Alexander se puso a leer en voz alta lo que escribía.
—Le gustan los calamares. —De pronto dejó el lápiz—. ¡Oye, pero si era nuestra comida…!
«Espero que no se sienta herido en su orgullo», pensé.
Alexander me miró, luego miró el cuenco y después a la sirena.
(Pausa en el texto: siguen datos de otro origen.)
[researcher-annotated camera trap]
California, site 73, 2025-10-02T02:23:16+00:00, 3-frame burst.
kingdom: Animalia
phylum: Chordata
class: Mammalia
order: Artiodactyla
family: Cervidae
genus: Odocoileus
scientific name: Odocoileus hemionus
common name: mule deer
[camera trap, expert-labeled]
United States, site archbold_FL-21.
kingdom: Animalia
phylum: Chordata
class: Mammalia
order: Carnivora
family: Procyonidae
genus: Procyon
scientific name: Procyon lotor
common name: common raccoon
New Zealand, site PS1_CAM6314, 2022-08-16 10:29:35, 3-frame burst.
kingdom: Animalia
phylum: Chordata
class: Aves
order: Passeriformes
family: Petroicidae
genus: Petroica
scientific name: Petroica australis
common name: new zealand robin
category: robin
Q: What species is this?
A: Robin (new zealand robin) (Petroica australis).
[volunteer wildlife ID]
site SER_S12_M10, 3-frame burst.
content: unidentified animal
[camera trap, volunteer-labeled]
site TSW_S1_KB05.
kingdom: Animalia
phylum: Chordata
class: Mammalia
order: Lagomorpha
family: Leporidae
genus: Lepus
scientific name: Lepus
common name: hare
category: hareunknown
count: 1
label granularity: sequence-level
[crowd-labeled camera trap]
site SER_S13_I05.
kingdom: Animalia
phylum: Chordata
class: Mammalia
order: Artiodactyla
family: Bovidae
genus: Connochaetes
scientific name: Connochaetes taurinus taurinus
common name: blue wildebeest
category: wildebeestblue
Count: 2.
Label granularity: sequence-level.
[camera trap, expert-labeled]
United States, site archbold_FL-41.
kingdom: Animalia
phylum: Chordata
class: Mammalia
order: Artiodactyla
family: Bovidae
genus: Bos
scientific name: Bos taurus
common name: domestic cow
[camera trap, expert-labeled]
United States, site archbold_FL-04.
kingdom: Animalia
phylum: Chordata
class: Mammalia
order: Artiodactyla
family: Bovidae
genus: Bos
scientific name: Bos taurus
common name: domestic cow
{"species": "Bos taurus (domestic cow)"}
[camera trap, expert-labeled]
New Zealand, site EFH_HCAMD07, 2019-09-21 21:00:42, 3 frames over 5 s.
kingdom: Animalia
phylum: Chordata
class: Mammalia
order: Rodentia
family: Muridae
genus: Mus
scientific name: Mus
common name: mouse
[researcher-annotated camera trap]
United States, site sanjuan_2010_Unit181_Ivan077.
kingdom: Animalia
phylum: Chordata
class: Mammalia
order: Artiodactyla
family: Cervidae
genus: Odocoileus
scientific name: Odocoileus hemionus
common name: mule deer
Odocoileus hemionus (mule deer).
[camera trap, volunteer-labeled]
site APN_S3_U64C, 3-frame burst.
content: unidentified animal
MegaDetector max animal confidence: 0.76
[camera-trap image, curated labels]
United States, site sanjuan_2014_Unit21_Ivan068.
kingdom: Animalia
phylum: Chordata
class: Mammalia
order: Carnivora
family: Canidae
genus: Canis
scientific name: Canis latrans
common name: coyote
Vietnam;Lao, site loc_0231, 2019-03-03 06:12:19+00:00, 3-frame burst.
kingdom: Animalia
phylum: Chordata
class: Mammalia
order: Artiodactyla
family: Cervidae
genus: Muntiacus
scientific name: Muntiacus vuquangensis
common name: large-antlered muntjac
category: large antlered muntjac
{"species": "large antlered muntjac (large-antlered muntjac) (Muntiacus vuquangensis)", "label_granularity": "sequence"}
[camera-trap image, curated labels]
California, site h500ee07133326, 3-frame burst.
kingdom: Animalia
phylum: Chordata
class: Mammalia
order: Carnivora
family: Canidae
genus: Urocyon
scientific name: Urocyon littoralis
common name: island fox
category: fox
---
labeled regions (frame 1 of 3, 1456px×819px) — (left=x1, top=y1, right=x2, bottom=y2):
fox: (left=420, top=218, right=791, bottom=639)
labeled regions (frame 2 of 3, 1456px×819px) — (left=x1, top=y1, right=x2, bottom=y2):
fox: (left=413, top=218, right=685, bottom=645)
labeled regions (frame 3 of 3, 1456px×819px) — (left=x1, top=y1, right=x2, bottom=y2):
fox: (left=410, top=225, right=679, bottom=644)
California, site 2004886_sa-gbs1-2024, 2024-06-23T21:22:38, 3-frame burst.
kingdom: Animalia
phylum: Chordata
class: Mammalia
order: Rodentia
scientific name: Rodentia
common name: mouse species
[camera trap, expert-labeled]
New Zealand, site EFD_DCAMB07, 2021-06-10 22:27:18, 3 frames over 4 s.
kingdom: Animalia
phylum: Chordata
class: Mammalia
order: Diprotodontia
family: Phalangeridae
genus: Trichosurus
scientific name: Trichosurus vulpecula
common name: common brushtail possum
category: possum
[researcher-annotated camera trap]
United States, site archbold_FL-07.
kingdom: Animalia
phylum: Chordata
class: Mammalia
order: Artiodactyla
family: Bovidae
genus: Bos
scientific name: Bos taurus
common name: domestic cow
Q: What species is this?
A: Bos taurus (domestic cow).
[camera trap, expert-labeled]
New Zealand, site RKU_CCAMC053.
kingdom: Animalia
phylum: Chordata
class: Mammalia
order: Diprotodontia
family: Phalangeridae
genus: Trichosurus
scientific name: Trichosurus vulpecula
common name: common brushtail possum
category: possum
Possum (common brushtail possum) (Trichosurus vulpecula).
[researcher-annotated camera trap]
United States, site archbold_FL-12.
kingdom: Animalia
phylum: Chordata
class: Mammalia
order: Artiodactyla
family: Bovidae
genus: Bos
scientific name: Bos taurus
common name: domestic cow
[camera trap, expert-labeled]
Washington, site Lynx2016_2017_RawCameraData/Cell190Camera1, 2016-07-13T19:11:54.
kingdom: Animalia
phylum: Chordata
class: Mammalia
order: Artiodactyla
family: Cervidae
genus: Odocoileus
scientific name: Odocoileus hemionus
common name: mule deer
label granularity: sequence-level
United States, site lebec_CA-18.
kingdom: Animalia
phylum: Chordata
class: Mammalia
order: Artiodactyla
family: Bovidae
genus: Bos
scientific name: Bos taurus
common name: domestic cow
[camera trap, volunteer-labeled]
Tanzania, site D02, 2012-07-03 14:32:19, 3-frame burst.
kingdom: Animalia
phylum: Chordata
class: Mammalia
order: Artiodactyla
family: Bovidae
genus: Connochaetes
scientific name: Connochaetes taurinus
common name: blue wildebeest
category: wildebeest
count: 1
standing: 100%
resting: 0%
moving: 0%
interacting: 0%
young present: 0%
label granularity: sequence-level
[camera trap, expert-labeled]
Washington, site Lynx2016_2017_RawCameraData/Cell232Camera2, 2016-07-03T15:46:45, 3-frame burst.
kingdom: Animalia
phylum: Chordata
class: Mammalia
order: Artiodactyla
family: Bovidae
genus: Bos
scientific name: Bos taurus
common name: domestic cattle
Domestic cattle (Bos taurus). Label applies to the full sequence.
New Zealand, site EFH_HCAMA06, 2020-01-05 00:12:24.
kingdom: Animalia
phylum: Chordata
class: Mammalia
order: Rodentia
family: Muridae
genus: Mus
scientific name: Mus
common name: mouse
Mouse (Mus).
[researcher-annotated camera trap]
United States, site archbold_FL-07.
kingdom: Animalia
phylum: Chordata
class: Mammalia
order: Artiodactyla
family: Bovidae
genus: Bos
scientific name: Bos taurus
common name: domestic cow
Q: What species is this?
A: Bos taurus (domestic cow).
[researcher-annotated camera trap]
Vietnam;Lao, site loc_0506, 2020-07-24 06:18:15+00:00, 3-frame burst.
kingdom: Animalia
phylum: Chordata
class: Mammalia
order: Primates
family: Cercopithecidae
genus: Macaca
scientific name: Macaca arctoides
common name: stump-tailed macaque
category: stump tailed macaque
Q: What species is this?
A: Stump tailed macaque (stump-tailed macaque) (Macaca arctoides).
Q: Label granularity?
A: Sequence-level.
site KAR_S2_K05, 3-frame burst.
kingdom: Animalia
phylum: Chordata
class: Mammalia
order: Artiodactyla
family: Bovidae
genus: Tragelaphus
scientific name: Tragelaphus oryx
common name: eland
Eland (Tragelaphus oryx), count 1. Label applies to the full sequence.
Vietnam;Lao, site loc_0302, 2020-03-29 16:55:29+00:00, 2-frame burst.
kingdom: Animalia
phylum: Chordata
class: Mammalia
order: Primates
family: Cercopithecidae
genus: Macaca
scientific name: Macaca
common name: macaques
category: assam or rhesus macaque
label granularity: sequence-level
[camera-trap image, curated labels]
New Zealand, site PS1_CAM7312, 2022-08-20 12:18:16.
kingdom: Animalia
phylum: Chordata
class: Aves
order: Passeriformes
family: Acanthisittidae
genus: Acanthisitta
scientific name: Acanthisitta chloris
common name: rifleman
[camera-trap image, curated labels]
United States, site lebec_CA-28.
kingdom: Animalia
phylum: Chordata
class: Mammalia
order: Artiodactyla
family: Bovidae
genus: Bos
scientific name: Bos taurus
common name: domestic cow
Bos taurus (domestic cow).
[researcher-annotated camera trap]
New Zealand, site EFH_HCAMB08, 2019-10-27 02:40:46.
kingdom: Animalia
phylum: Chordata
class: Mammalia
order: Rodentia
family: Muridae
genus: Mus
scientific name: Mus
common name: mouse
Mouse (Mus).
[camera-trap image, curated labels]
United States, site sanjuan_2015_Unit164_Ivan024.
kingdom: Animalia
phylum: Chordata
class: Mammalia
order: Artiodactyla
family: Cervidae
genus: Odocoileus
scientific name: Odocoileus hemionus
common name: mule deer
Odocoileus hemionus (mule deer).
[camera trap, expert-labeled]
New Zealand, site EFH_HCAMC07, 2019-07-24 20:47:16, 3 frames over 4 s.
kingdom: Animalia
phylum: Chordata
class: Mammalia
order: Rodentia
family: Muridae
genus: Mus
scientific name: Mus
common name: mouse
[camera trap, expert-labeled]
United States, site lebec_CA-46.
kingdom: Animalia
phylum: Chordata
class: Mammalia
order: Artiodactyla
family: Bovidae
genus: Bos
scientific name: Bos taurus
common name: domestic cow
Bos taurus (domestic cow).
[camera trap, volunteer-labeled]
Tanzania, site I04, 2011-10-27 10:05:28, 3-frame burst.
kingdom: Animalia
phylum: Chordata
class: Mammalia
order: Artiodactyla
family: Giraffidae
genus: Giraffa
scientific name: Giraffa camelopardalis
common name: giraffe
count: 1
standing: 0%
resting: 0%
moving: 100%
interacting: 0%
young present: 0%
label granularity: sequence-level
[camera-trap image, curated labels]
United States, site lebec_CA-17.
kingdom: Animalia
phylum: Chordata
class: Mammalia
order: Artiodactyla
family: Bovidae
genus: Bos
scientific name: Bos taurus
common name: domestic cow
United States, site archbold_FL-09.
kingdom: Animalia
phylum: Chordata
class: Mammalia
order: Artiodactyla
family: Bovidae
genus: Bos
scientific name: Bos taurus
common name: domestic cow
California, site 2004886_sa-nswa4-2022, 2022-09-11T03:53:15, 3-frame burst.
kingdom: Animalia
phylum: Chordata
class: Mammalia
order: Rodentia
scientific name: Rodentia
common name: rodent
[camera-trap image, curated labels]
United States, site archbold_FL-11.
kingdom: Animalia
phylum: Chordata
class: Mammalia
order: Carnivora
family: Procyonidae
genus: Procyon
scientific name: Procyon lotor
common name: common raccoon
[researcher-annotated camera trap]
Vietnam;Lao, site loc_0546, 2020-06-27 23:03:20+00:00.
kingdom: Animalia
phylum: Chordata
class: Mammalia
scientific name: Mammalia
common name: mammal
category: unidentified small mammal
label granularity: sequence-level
Y entonces se echó a reír.
—¡Por fin alguien a quien le gusta mi comida! —exclamó.
Una hora después volvió el doctor D. con las provisiones. Por suerte había comprado mucho pescado en Santa Anita. Le dimos un poco a la sirena para cenar. Mientras ella comía, el doctor D. fue inspeccionando las lecturas de los instrumentos que Alexander había metido en el tanque.
—Muy interesante —comentó—. Envía señales de sónar, como las ballenas.
—¿Qué significa eso? —preguntó Sheena.
—Pues que es probable que haya otras sirenas —contestó—. Seguramente está intentando ponerse en contacto con ellas.
«Pobre sirenita —pensé—. Está llamando a sus amigas para que la rescaten.»
Después de cenar me fui a mi camarote y me puse a mirar por el pequeño ojo de buey.
El sol anaranjado se hundía lentamente en el horizonte, y un manto de luz dorada brillaba sobre las olas del mar. Por la ventana entraba una brisa fresca. Me quedé mirando la puesta de sol hasta que el cielo se oscureció de pronto, como si alguien hubiera apagado la luz.
Pensé que la sirena se había quedado allí sola, en cubierta. Debía de estar muy asustada. Era una prisionera, atrapada en una pecera en la oscuridad.
De pronto se abrió de golpe la puerta del camarote e irrumpió Sheena, jadeando y con cara de espanto.
—¡Sheena! —exclamé enfadado—. ¿Cuántas veces he de decirte que no entres sin llamar?
No me hizo ni caso.
—¡Billy! —resolló—. ¡Se ha escapado! ¡La sirena se ha escapado!